The song was created by Jefe on our first night in Palestine after he was interrogated for about an hour upon his arrival at Ben Gurion. Jefe, who arrived on his own flight later than the rest of us, is an American citizen who was born and raised in Washington, D.C. and has previously worked on Wall Street. This did not stop the authorities at Ben Gurion from profiling him (presumably due to the fact that he was a young Latino man travelling by himself) and singling him out for an interrogation. I won’t speak for his experience but he was treated in a way that made him feel very unwelcome in Israel, which shouldn’t be how American citizens are treated by our so-called best friend and closest ally. PacMan and I were also pulled to the side waiting area at Ben Gurion which all Arabs (and other “suspicious” types) who have travelled through that airport know about. We were also held for about an hour and I was asked several questions (but not taken to a back room like Jefe). Compared to the four other times I’ve entered Palestine/Israel, however, it was my easiest experience.

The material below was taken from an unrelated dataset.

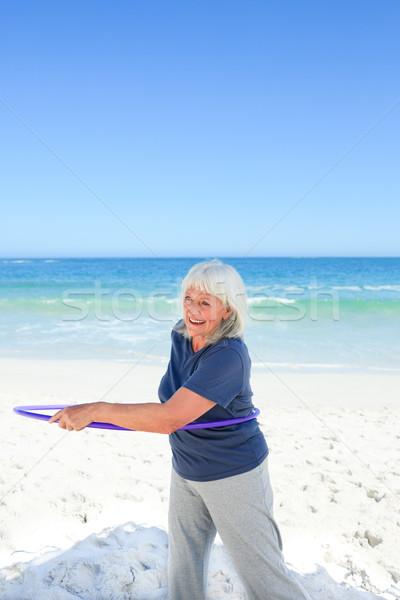 Senior woman playing with her hoop Stock photo © wavebreak_media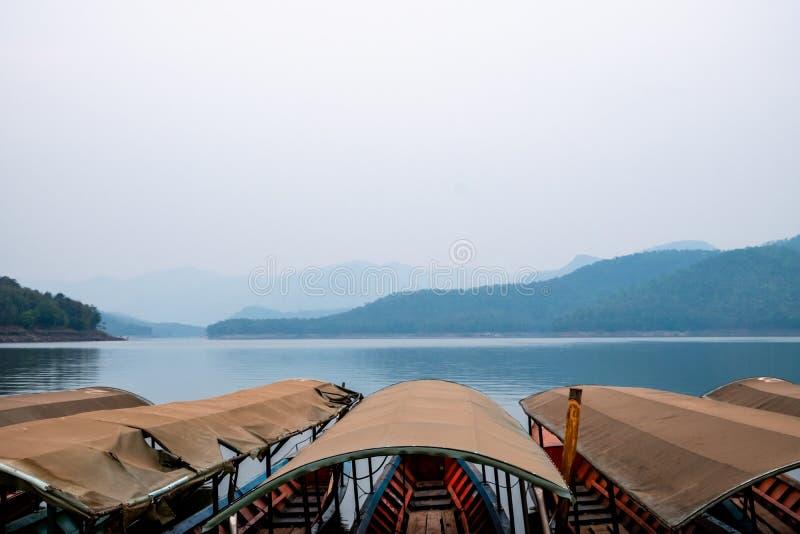 Φυσική άποψη της λίμνης με τα βουνά μια νεφελώδη ημέρα με τη σειρά των βαρκών μακρύς-ουρών που δένουν στο πρώτο πλάνο στοκ φωτογραφία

After finally making it through security, we found an Israeli taxi driver who said he could take us to the Church of Nativity in Bethlehem for 400 ILS. I forgot that Israelis generally never enter the Palestinian territories so I just took him at his word. As we got closer to Bethlehem, he started to get lost and I had to call a cousin who speaks Hebrew to guide him to the Jerusalem-Bethlehem checkpoint (the Palestinian territories are kind of like outer space for Israelis even though its just a few minutes to drive there). He then dropped us at the checkpoint and asked for 400 ILS. We had made very clear that we were going to the Church of Nativity before we entered the taxi so we felt cheated being dropped at the checkpoint to lug our baggage through a lengthy security process and said we would pay him 350 ILS. He quickly became irate and went over to a soldier manning the checkpoint and claimed we were trying to skip out on our taxi fare. The soldiers soon called the head of security at the checkpoint who escorted all of us inside the checkpoint. After about 30 minutes of back and forth, we agreed to pay him the 400 ILS and the officers noted the incident and let us all go.
We finally made it to Bethlehem and were hanging out at a friend’s house listening to music when Jefe came up with the chorus for the song. Over the next 9 days I wrote my verses and we finalized the song and we filmed the video on our last night there (it was the 7th music video we filmed after a 3 week trip that included stops in Istanbul, London, and Frankfurt). During our trip we also visited Jerusalem, Ramallah, and Qalqilyah, where we visited the SkateQilya skate ramp and skateboarded with local skaters (I was a camp counselor at the SkateQilya camp this past summer, they have an amazing program and I recommend everyone check it out/get involved). PacMan and I made a song and filmed a video while in Qalqilyah and that one will be released in the coming weeks/months.
We all got selected for the standard Ben Gurion additional screening on the way out (we were standing directly behind the Archbishop of Jerusalem Atallah Hanna in the security line and it was Larry David-esque to watch him go through the metal detector about ten as he slowly stripped himself out of full religious garb) but things were smooth all things considered.
Jefe, PacMan, Nine Five and I are all back home in Washington, D.C. now and in the three days since we released “Search My Bag,” we have already heard from several people who have had similar experiences (and far worse) at Ben Gurion who really love the song and video – which makes all the trouble of crossing the world to film a music video in the cold rain worth it J.